**What you have to do**
Pick up the forum thread below about cryptic library names and PHP variable variables, and continue it from its last line.

**Text shown**
========
Particularly in the Rails and JavaScript package-spheres, every other library
has an incomprehensible name that turns out to be an obscure reference to some
pop-culture thing (and often some other library as well, to make it even more
undecipherable).

I guess it's fun for the developers and makes their résumé look more
interesting ("I made a process monitor called Stiglitz, it's named after a
Tarantino character!"). But it's tiresome for the person who has to read the
code where these characters go about their exciting adventures updating
database records, concatenating strings and sending email.

------
zyxley
If working in PHP, make sure to use lots of variable variables
([https://php.net/manual/en/language.variables.variable.php](https://php.net/manual/en/language.variables.variable.php)).

    
    
      $a = 'cat';
      $$a = 'hello';
    
      echo "$a"; // "cat"
========
**Dataset extract**
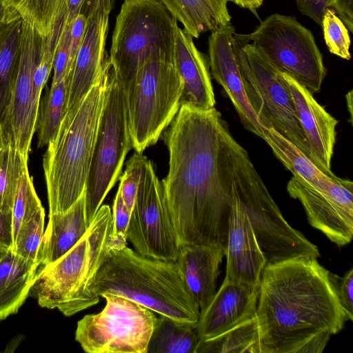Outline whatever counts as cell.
========
**Output**
      echo "$cat"; // "hello";

------
fezz
Use hipster baby names if your code will be seen by hipsters:
[http://nameberry.com/list/264/Hipster-Baby-
Names](http://nameberry.com/list/264/Hipster-Baby-Names)

------
billforsternz
Also; Always name binary variables to avoid hinting to the maintenance
programmer which way round they work. Good: result, status, flag. Bad: okay,
error, valid.

------
x0054
OP forgot an important tool: store as many variable as possible in one long
array. When ever possible use predefined constants like "one," "first," and
"superVar" to refer to the index of the desired value in the Array, make sure
that all of the above mentioned constants have the same value and are defined
in different parts of the code.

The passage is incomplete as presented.